2. Altered Glycolysis: While direct inhibition of glycolysis isn't the primary effect, the high NADH pushes the equilibrium of reactions like lactate dehydrogenase and malate dehydrogenase, influencing the pools of glycolytic intermediates. Over time, increased fatty acid synthesis from excess NADH also impacts glucose utilization.

Effects of High NADH/NAD+ Ratio (Alcohol Metabolism)

A dramatically elevated NADH/NAD^+ ratio due to alcohol metabolism leads to several metabolic derangements:

• Lactic acidosis: Pyruvate is converted to lactate (to regenerate NAD^+), causing blood acidosis.
• Hypoglycemia: Due to inhibition of gluconeogenesis.
• Fatty liver (hepatic steatosis): Increased fatty acid synthesis and decreased fatty acid oxidation due to high NADH. Glycerol-3-phosphate synthesis is favored, providing backbone for triacylglycerol synthesis.
• Ketoacidosis: If prolonged fasting, acetyl-CoA from fatty acid oxidation (impaired TCA due to high NADH) can be shunted to ketone body production.

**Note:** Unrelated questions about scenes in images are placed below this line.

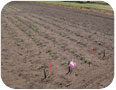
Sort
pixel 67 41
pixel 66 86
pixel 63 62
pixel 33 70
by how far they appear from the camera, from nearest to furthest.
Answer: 1. pixel 66 86
2. pixel 33 70
3. pixel 63 62
4. pixel 67 41

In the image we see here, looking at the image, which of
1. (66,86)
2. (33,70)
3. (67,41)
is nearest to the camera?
(66,86)

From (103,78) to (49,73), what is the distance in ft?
5.66

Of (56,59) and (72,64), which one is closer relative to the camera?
(72,64)

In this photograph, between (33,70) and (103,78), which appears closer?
(103,78)

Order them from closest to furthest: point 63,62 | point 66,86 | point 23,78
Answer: point 66,86
point 23,78
point 63,62

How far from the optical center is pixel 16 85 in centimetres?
420

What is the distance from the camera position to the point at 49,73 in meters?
4.74

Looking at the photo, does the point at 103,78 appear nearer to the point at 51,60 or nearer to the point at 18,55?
the point at 51,60

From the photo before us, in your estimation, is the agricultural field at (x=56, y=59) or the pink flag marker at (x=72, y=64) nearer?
the agricultural field at (x=56, y=59)

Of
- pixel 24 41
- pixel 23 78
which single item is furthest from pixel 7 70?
pixel 24 41

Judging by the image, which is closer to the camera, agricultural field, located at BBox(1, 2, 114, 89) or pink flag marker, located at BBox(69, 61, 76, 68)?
agricultural field, located at BBox(1, 2, 114, 89)

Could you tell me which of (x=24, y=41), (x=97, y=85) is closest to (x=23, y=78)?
(x=97, y=85)

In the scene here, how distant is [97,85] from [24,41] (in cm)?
455

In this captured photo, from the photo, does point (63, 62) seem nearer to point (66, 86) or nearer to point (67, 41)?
point (66, 86)
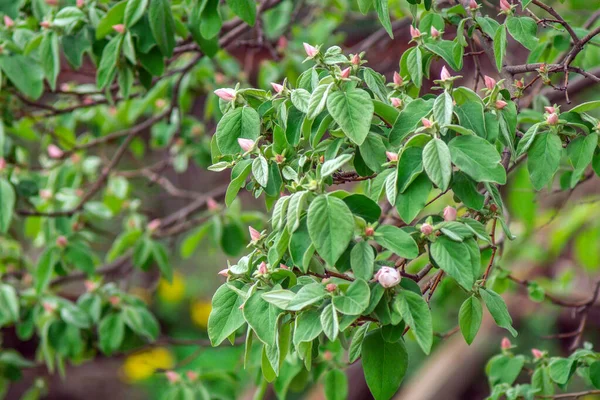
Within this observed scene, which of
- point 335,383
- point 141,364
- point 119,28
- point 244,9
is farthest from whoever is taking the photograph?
point 141,364

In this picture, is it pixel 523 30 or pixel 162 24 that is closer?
pixel 523 30

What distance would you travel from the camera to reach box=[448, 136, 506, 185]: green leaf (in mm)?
768

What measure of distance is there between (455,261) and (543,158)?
0.71ft

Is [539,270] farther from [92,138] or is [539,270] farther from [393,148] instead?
[393,148]

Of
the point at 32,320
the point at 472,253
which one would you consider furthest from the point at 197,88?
the point at 472,253

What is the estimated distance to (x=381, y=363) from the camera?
2.74ft

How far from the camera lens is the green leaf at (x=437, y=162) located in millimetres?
748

Ketogenesis (Alcohol-induced)

The increased NADH/NAD^+ ratio from alcohol metabolism inhibits the TCA cycle, causing acetyl-CoA to accumulate. Additionally, in prolonged fasting ( common with chronic alcohol use), increased fatty acid mobilization and oxidation further contribute to acetyl-CoA production. This excess acetyl-CoA is then shunted towards the synthesis of ketone bodies, leading to alcoholic ketoacidosis when combined with hypoglycemia.

Hypoglycemia (Alcoholic)

A dangerous drop in blood glucose levels that can occur during or after heavy alcohol consumption, especially in individuals who are fasting or malnourished. It is primarily caused by the inhibition of hepatic gluconeogenesis due to the high NADH/NAD^+ ratio generated during ethanol metabolism, which depletes essential substrates needed for glucose synthesis.